Written task 1: In the article about the European Court of Auditors, to whom did ECA President Klaus-Heiner Lehne send his letter of solidarity?
Written task 2: From the article about the European Court of Auditors, copy the passage starting at "SAI’s play an" and ending at "transparency and accountability.".

Text shown:
=====

The European Court of Auditors (ECA) strongly condemned on Wednesday the Russian invasion of Ukraine and started to organise humanitarian help for the victims of the invasion.
“Everyone at the institution stands firmly behind the Ukrainian people”, ECA said in a statement issued on its website and social networks. “These are dark times for Europe. Now more than ever, the EU needs to show unity.”
Immediately after the launch of the Russian attack, ECA President Klaus-Heiner Lehne expressed solidarity on behalf of the institution in a letter to Valerii Patskan, Chairman of the Accounting Chamber of Ukraine, expressing his “horror at the brutal act of aggression” and his “deep sorrow for the suffering of the Ukrainian people”.
The Court has also turned to the international community of supreme audit institutions (SAIs) to coordinate a common approach to supporting Ukrainian colleagues, and to defending the values of independence and democracy.
SAI’s play an important role in every democratic country which applies a separation of powers. Often described as the fourth power, besides the legislative, executive and judicial powers of government, independent audit institutions examine government policies and actions, incl. sensitive issues related to defence and the military. By its audits, they promote transparency and accountability.

=====

(Lines from a dataset)
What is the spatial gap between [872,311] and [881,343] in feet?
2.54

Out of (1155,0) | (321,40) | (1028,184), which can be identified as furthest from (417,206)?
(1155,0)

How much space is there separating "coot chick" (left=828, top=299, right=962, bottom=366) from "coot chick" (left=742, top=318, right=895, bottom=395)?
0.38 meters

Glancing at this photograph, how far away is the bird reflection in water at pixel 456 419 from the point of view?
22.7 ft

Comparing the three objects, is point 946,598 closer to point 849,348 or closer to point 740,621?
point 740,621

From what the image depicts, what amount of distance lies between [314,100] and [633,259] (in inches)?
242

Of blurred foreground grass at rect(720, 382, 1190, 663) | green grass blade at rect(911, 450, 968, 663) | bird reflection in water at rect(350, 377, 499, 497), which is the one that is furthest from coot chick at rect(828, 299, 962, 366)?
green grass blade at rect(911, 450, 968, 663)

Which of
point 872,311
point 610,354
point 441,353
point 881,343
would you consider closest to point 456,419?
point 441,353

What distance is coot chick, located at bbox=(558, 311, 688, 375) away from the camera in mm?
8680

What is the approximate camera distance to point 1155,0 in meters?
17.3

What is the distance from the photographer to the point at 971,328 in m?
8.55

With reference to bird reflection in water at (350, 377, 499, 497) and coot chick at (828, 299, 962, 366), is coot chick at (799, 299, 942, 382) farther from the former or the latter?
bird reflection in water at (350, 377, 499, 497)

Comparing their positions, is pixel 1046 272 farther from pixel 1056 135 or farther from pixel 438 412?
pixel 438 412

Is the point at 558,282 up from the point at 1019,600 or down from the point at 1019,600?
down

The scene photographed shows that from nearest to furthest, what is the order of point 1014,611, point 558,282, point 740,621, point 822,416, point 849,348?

=====

Worked solution 1: Valerii Patskan, Chairman of the Accounting Chamber of Ukraine.

Worked solution 2:
SAI’s play an important role in every democratic country which applies a separation of powers. Often described as the fourth power, besides the legislative, executive and judicial powers of government, independent audit institutions examine government policies and actions, incl. sensitive issues related to defence and the military. By its audits, they promote transparency and accountability.